■ **Document extract**
*-*-*

Battlefleet Gothic
- Manufacturers: Games Workshop
- Years active: 1999-2013
- Players: 2+
- Chance: dice rolls

= Battlefleet Gothic =

Science-fiction tabletop wargame

Battlefleet Gothic is a space fleet miniature wargame that was produced by Games Workshop from 1999 to 2013 with Andy Chambers as the primary developer. A spin-off of the science-fantasy setting of Warhammer 40,000, the game has players command fleets of large spaceships belonging to one of several spaceborne factions. Although the wargame's miniatures and rulebooks are no longer supported by Games Workshop, two video game adaptations have been made since its cancellation in 2013.

As in other miniature wargames, players use miniature models to represent warships. The playing field is usually a 4'x6' area that represents an area of space, upon which players place miniature models of planets, asteroids, and other obstacles. Players take turns to manoeuvre their fleets around the playing field with different objectives that help inform decision making. Cunning, strategy, and luck of the dice determines the winner.

Set roughly 38,000 years in the future, the name of Battlefleet Gothic is taken from an in-universe spacefleet of the galaxy-spanning Imperium of Man, assigned to protect the eponymous Gothic Sector from a variety of alien and supernatural foes.

==Overview==

While the base game of Warhammer 40,000 simulates battles between planet-bound armies and squads expanded upon in other extensions such as Necromunda, Epic, or Aeronautica Imperialis, Battlefleet Gothic instead consists of space battles within the same setting. Players select spaceships from a variety of fleets representative of the various Warhammer 40,000 races. The game as packaged includes rules and background for space fleets of the following factions:

- The Imperial Navy of the Imperium of Man
- Chaos Warfleets, treasonous fleets worshipping the villainous Chaos Gods
- Alien pirate fleets belonging either to the brutish Orks or Elf-like Eldar.

*-*-*

■ **Supplied information**
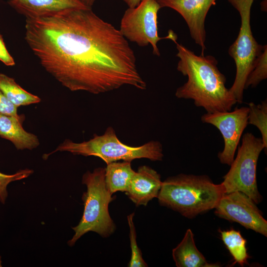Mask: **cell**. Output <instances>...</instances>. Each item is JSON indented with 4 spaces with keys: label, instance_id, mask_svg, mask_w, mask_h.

*-*-*

■ **Exercise 1**
Reproduce the stretch of the Battlefleet Gothic text from "As in other" through "determines the winner.".
■ **Exercise 2**
Carry on the Battlefleet Gothic text from the point at which it stops.
The data above is separate material with no connection to the Battlefleet Gothic text.

■ **Exercise response 1**
As in other miniature wargames, players use miniature models to represent warships. The playing field is usually a 4'x6' area that represents an area of space, upon which players place miniature models of planets, asteroids, and other obstacles. Players take turns to manoeuvre their fleets around the playing field with different objectives that help inform decision making. Cunning, strategy, and luck of the dice determines the winner.

■ **Exercise response 2**
Subsequent additions and expansions published in numerous Games Workshop sources expanded the game to include fleets for:

- Ork "Waaagh!" fleets
- Eldar fleets belonging to either the isolationist "Craftworld" Asuryani or the cruel and despotic Drukhari
- Tau Empire fleets, encompassing both the Tau's own Air Caste and the fleets of their multispecies allies
- Hive-minded Tyranid Hive Fleets
- Undead Necron Raiders

There are also numerous factions of humans that have ships represented in Battlefleet Gothic such as the Space Marine chapters, the Inquisition, Adeptus Arbites, Adeptus Mechanicus, Rogue Traders etc. as well as numerous types of transports that are represented using current Battlefleet Gothic models, Forge World models and the old space fleet models.

Battlefleet Gothic ships are represented by 2-10cm long models. The rules and miniatures were originally available in Games Workshop stores, although reclassification as a "Specialist Game" meant the rulebook was at one time available in PDF format from the official home page. Additionally, Forge World has produced numerous lines of miniatures for Battlefleet Gothic, ranging from models to replace ordnance markers to entirely new vessels.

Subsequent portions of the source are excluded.